YOUR TASK
An exact copy of all the data, minus the images, is required.

Start of RECORDS FOR THE EXERCISE

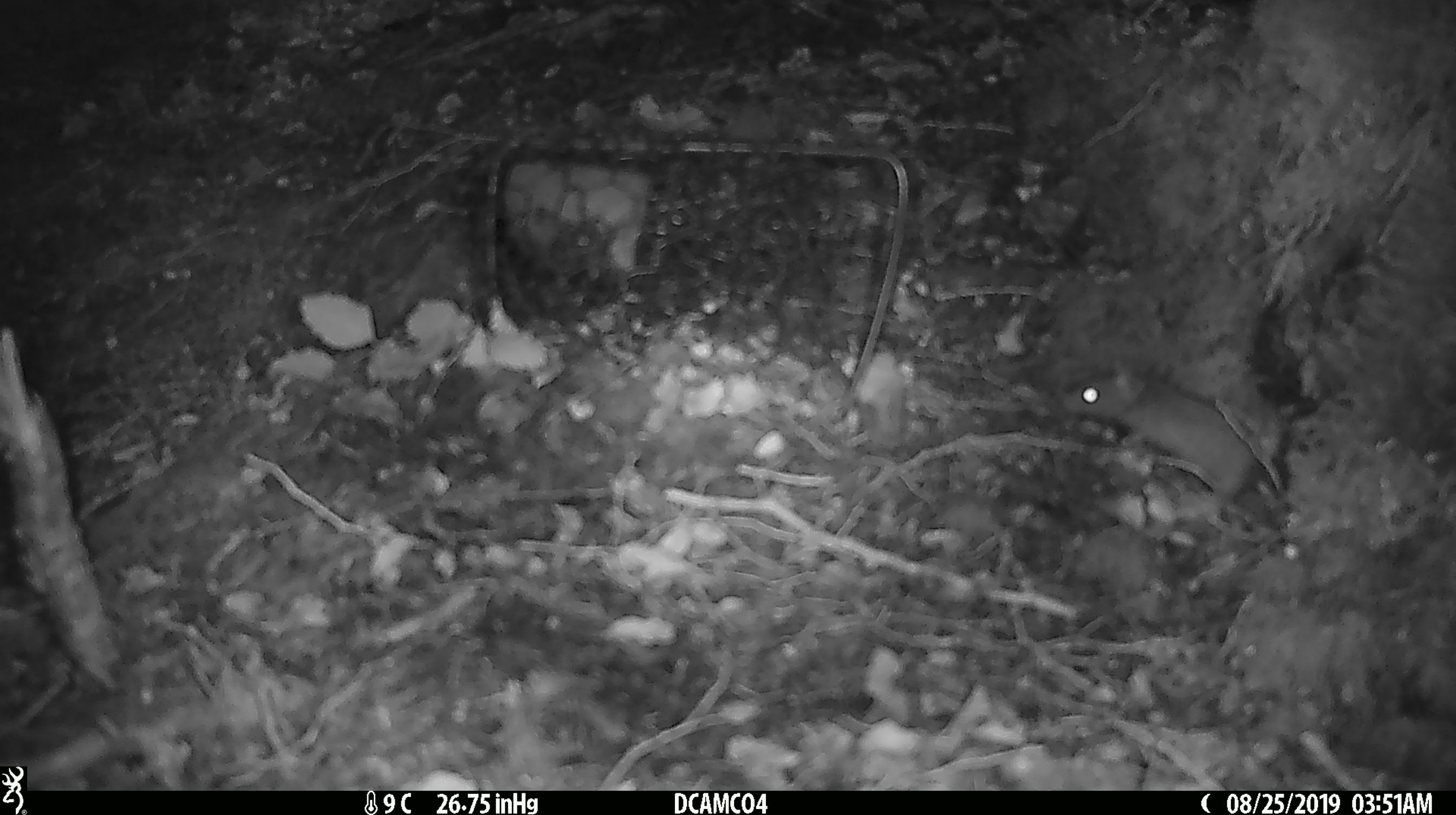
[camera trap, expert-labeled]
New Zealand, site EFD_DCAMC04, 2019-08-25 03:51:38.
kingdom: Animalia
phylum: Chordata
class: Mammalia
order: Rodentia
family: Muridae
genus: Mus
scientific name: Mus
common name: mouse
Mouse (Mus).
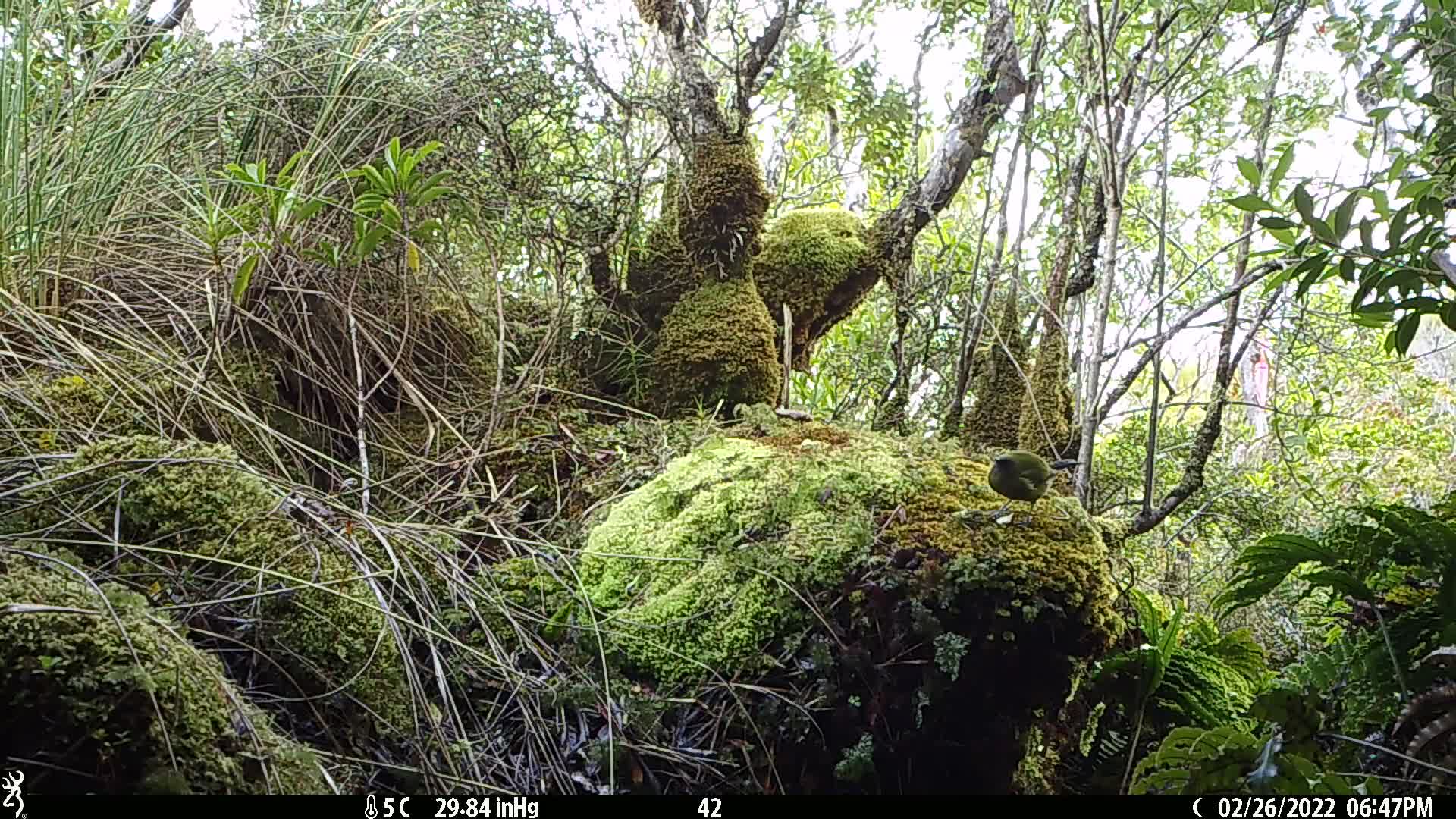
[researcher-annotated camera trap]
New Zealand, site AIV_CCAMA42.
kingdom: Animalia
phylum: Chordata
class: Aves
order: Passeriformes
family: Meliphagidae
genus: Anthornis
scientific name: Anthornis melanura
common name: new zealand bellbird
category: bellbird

End of RECORDS FOR THE EXERCISE

TASK ANSWER
[camera trap, expert-labeled]
New Zealand, site EFD_DCAMC04, 2019-08-25 03:51:38.
kingdom: Animalia
phylum: Chordata
class: Mammalia
order: Rodentia
family: Muridae
genus: Mus
scientific name: Mus
common name: mouse
Mouse (Mus).
[researcher-annotated camera trap]
New Zealand, site AIV_CCAMA42.
kingdom: Animalia
phylum: Chordata
class: Aves
order: Passeriformes
family: Meliphagidae
genus: Anthornis
scientific name: Anthornis melanura
common name: new zealand bellbird
category: bellbird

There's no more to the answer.